Please show every line in the items below that contains the word "dirt", counting a match only when the case is the same.

-- BEGIN --

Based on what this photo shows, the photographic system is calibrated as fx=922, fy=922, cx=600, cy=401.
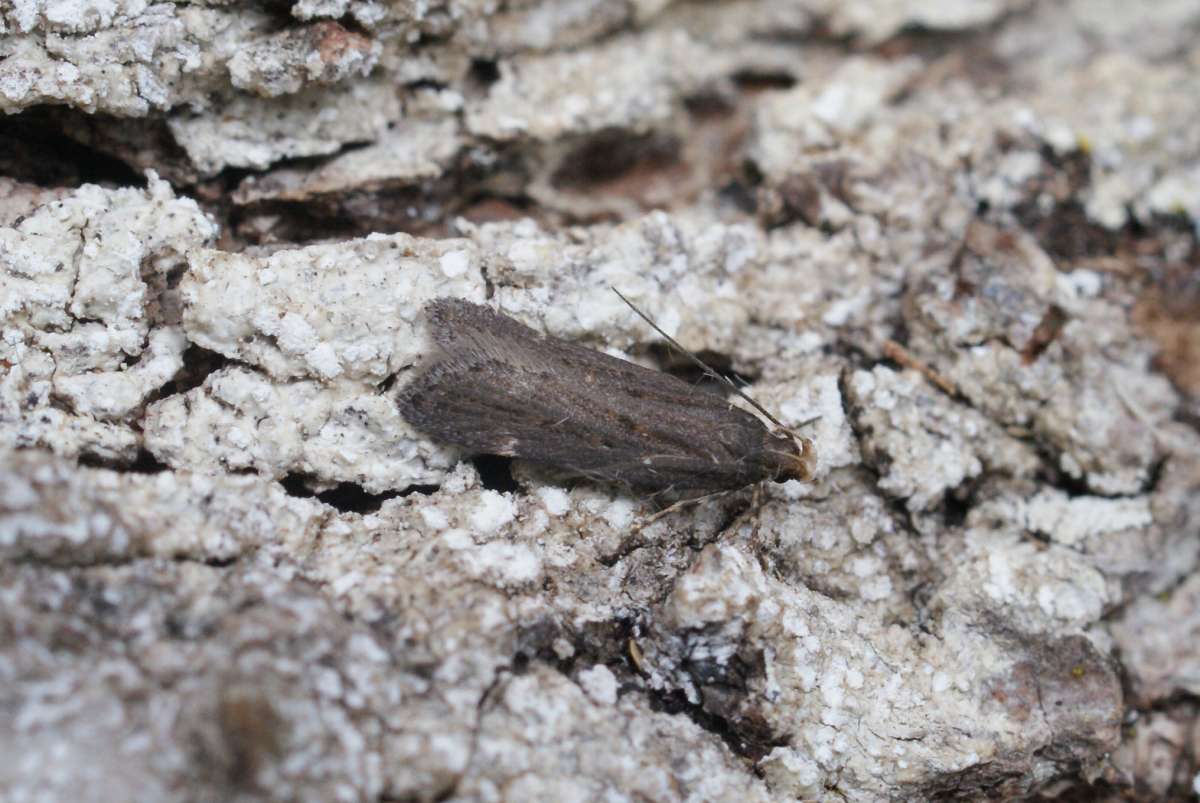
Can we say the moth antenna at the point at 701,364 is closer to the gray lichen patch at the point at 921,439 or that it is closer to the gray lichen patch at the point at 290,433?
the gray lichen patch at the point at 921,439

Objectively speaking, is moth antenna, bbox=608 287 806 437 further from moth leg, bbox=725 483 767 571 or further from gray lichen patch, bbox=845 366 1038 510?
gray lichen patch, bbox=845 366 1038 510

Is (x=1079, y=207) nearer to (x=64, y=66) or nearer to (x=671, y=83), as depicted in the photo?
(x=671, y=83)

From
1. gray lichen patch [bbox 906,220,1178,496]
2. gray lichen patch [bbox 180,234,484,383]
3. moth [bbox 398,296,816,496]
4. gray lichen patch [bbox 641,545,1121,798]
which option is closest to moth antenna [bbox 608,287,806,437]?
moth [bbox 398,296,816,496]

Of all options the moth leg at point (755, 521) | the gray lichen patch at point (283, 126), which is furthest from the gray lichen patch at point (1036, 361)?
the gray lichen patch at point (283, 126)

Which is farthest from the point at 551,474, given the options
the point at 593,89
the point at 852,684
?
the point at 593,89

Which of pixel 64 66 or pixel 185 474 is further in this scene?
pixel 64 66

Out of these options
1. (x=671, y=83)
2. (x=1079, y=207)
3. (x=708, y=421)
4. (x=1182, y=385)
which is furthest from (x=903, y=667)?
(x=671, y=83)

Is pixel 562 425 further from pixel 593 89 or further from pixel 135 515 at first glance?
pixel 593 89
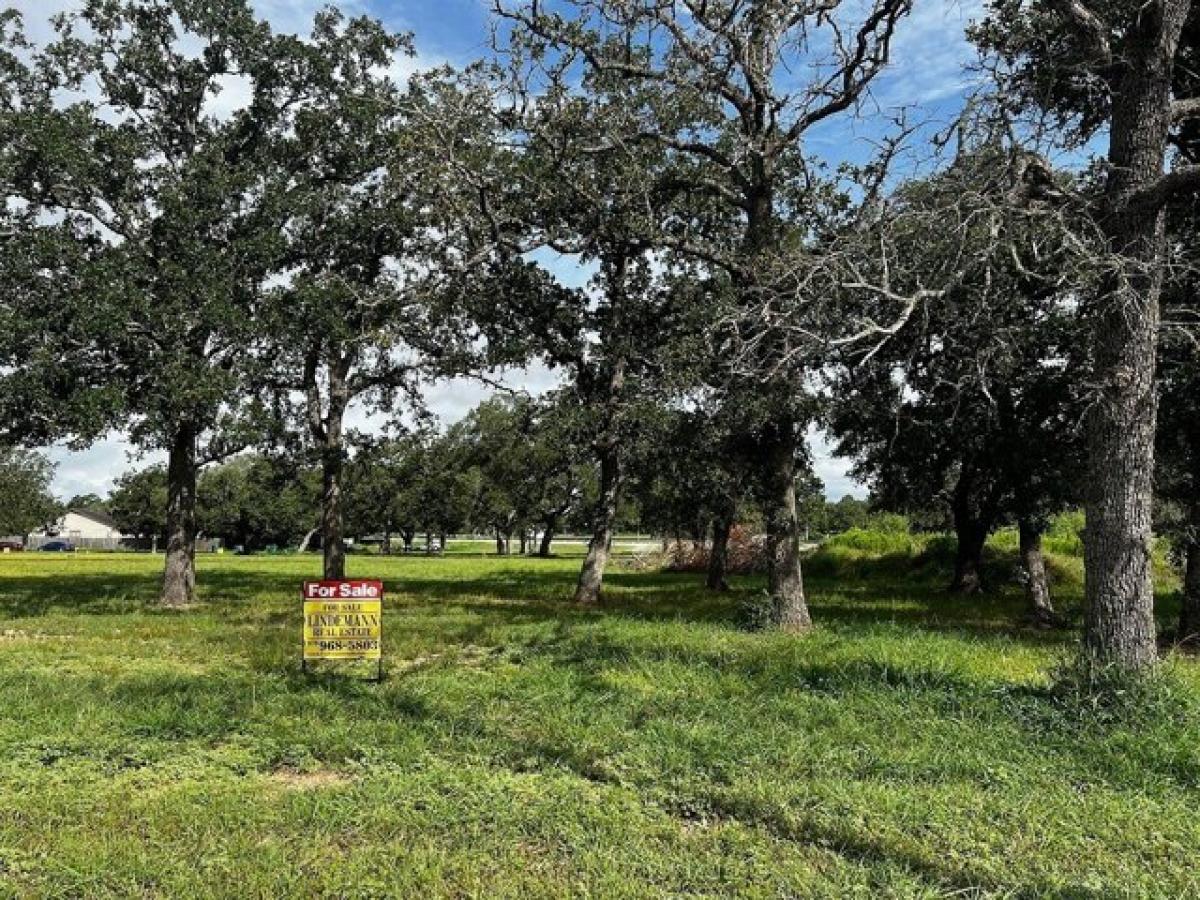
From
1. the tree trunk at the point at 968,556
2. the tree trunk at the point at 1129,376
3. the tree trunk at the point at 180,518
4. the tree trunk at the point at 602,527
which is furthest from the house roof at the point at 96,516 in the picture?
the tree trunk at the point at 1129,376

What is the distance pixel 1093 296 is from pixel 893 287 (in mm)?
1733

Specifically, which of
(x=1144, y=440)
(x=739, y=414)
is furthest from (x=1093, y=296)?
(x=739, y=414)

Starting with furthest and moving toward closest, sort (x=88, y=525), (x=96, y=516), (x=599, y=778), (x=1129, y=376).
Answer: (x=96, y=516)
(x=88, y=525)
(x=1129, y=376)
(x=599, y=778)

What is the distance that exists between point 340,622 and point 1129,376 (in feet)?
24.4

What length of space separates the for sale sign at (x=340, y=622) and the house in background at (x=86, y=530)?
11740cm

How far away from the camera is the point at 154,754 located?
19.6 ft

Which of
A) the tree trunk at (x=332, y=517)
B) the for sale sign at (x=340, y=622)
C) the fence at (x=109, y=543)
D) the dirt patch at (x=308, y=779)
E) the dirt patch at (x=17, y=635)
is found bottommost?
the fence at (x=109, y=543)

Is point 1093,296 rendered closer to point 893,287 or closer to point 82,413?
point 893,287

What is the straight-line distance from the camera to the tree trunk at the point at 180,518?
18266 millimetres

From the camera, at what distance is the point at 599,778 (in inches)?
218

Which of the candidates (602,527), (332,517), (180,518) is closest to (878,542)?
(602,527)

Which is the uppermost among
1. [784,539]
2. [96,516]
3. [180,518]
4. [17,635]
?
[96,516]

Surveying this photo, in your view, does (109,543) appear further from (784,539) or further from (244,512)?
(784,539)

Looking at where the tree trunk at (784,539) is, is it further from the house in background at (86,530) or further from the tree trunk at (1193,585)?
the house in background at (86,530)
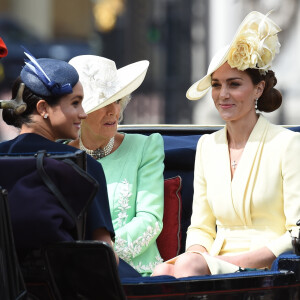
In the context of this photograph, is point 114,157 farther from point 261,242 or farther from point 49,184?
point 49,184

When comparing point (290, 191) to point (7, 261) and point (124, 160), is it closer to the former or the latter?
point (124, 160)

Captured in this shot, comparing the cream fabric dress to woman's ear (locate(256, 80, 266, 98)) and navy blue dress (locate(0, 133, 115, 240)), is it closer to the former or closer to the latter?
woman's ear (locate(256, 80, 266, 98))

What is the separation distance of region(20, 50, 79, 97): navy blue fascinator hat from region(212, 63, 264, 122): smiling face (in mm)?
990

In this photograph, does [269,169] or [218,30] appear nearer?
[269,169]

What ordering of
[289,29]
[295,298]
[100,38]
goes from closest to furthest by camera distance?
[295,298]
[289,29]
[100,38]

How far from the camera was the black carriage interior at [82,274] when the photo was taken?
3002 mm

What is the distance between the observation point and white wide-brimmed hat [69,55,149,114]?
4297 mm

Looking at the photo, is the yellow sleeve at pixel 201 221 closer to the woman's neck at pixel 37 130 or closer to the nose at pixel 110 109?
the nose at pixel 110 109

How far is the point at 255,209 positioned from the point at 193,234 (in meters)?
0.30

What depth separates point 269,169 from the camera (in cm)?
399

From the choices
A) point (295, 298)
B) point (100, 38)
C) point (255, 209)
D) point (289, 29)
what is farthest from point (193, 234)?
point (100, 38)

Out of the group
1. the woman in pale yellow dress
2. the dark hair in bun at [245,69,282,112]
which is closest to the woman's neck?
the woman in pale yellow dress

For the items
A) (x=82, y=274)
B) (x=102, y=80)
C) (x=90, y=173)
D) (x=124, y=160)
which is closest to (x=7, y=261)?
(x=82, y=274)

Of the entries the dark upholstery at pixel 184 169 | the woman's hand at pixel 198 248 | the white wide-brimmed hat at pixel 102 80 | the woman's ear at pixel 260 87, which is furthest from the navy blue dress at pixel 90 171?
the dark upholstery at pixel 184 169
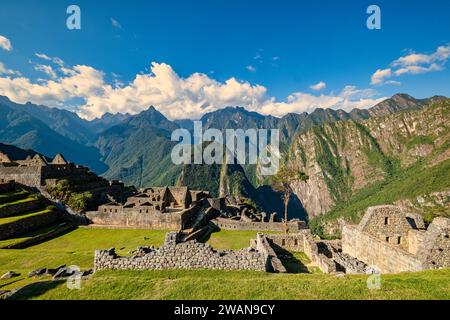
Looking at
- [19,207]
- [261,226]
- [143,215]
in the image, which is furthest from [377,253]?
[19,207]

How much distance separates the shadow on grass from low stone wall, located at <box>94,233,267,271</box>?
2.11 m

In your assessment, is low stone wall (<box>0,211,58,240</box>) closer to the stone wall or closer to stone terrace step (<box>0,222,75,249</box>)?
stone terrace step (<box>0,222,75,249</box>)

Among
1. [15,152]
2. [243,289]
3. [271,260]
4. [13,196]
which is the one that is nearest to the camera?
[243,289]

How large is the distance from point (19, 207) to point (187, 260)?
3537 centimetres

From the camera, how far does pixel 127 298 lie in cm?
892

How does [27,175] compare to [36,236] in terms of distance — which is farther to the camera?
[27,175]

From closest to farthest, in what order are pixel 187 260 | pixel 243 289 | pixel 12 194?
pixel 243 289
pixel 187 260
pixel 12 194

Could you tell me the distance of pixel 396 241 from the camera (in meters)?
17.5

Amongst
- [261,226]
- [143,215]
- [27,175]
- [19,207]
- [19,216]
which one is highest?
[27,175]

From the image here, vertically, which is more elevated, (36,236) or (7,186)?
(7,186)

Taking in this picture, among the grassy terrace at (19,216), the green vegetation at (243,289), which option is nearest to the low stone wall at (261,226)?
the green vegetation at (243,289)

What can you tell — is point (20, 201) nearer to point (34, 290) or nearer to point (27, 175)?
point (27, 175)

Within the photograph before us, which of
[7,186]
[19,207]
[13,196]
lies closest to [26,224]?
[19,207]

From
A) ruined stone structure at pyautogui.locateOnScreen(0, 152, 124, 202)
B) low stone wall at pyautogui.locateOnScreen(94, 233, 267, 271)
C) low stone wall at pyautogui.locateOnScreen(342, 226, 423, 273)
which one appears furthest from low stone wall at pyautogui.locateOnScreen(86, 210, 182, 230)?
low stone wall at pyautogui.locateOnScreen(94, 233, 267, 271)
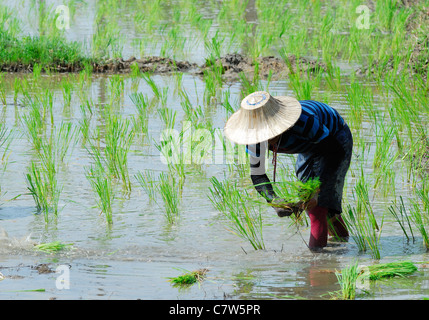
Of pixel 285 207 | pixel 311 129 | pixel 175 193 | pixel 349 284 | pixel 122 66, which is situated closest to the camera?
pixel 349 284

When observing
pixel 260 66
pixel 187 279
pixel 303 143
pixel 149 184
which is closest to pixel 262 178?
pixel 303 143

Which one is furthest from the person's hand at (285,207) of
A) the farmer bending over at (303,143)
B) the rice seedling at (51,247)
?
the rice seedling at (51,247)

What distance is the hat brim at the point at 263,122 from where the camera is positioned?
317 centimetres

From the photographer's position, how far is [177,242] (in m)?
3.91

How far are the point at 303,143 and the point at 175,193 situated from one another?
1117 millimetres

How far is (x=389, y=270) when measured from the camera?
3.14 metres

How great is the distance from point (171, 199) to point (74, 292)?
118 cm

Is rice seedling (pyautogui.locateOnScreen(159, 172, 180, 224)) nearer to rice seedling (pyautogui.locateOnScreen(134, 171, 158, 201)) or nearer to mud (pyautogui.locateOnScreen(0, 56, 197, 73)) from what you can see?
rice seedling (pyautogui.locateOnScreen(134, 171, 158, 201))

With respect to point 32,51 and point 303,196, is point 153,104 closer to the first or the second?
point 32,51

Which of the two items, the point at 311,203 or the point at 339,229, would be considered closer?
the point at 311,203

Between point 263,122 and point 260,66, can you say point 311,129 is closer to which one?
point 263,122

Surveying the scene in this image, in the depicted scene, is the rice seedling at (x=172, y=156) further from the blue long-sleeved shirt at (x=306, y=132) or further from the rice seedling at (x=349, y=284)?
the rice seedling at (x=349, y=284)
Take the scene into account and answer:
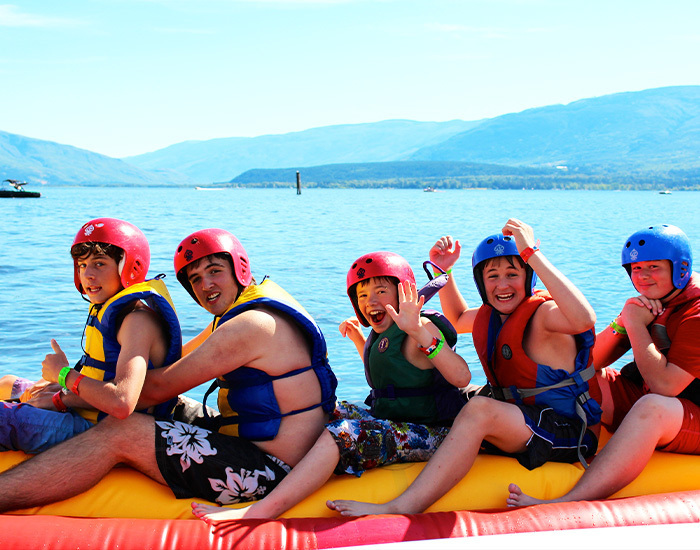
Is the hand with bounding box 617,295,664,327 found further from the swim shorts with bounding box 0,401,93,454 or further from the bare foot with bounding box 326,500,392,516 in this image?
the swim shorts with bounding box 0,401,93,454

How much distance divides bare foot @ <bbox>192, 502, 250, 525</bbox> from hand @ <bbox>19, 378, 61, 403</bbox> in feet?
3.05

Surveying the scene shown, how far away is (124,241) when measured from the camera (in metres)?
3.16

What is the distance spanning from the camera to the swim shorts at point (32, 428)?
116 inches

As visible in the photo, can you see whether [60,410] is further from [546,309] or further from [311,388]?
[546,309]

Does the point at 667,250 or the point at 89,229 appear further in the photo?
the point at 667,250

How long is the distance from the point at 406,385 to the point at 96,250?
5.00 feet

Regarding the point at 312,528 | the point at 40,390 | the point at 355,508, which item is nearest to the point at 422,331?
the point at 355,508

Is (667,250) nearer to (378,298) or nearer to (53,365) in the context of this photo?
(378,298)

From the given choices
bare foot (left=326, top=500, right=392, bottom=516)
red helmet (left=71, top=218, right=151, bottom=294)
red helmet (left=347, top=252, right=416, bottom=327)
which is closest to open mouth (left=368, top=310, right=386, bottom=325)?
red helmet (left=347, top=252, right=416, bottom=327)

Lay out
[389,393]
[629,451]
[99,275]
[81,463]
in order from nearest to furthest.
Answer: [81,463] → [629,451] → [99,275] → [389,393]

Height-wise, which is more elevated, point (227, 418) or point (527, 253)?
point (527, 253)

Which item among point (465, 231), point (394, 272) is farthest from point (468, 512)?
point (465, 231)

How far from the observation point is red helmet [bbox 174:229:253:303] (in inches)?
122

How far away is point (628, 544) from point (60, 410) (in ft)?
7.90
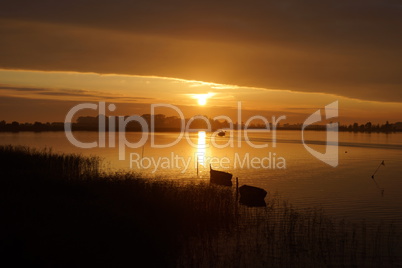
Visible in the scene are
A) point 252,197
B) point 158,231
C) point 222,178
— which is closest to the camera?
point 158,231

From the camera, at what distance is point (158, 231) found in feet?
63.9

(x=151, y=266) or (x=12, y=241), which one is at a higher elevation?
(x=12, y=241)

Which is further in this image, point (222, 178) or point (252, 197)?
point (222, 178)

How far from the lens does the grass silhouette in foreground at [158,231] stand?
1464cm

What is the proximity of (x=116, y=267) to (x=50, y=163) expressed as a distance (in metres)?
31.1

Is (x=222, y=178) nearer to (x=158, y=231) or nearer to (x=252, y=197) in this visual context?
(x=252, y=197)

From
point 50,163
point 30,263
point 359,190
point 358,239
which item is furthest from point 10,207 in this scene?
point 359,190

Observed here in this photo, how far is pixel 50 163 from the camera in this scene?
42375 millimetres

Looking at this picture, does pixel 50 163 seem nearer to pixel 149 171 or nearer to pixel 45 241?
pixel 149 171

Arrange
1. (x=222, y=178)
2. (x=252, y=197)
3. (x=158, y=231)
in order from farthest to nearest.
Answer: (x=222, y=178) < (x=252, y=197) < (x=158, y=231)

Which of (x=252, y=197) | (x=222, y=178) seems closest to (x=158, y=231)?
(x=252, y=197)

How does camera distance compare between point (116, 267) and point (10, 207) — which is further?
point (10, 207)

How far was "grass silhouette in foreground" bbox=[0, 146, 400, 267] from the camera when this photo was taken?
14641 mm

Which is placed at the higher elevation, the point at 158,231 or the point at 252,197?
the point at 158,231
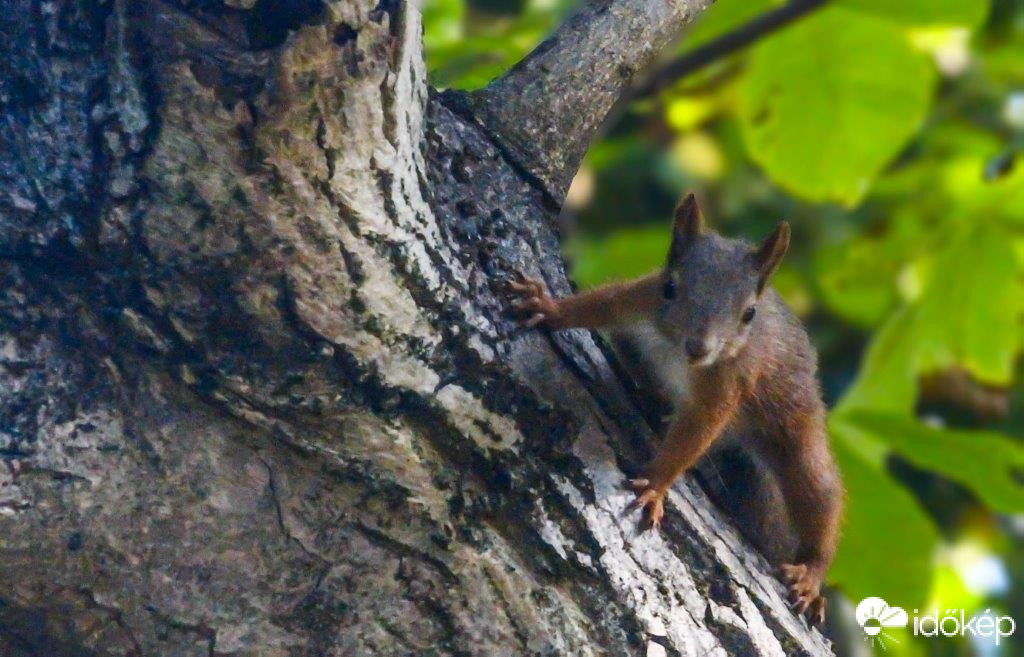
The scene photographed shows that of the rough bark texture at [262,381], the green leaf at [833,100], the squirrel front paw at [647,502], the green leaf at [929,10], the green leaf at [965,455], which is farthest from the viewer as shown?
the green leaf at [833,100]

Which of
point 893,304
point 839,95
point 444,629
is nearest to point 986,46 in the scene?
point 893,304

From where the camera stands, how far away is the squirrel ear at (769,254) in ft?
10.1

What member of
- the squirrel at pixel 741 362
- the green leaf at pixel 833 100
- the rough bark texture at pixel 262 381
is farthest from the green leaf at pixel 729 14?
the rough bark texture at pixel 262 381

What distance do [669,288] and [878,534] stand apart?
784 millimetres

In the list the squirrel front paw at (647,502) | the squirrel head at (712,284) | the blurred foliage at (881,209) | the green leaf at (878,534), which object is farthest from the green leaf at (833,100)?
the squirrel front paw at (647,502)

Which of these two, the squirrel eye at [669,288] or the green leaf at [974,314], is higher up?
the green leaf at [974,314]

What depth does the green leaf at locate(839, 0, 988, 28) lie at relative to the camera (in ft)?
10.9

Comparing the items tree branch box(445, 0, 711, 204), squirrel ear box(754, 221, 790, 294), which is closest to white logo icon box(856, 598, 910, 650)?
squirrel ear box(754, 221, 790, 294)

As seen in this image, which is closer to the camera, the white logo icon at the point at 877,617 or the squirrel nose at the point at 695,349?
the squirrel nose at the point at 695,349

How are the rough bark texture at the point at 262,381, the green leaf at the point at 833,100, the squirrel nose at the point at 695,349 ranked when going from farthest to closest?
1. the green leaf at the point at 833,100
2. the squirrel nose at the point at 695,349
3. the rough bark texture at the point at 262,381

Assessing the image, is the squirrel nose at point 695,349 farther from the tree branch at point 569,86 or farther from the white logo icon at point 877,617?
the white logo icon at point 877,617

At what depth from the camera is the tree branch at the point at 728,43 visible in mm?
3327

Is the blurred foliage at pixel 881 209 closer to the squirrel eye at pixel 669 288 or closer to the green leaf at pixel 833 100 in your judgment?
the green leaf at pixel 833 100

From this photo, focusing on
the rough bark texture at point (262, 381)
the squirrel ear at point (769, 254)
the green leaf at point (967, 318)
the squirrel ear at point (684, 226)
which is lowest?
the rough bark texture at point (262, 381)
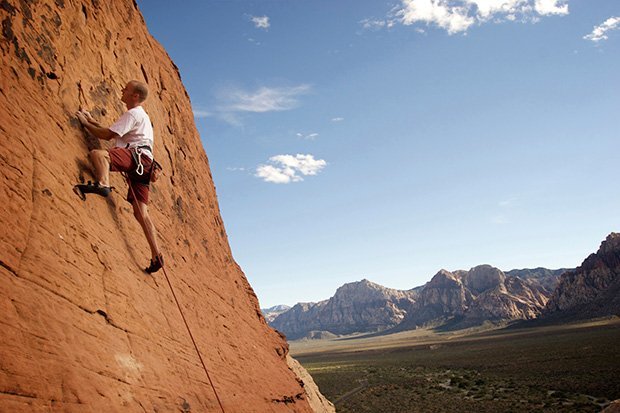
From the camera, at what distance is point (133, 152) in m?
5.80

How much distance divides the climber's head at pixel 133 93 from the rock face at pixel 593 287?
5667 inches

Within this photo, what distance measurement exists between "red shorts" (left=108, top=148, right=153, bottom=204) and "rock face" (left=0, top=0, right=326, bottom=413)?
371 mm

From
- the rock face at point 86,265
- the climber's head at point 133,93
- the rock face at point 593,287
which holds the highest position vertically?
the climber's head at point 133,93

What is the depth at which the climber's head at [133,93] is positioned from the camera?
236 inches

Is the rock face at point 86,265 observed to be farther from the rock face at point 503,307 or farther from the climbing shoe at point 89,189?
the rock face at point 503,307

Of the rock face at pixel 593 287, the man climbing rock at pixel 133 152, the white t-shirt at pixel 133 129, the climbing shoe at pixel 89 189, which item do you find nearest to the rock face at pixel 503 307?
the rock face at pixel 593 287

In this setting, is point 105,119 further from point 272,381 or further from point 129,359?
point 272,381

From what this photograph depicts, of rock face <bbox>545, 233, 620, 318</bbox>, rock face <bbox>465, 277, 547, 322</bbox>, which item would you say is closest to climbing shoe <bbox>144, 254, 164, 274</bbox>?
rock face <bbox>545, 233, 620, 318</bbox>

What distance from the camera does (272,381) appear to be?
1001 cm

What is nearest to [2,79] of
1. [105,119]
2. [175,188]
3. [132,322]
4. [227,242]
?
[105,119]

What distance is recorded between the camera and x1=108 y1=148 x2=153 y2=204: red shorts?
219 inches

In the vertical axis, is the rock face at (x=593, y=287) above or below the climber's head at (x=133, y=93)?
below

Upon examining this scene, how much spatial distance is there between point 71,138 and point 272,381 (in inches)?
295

-- END --

EXPECTED OUTPUT:
D) the dirt patch at (x=308, y=779)
E) the dirt patch at (x=17, y=635)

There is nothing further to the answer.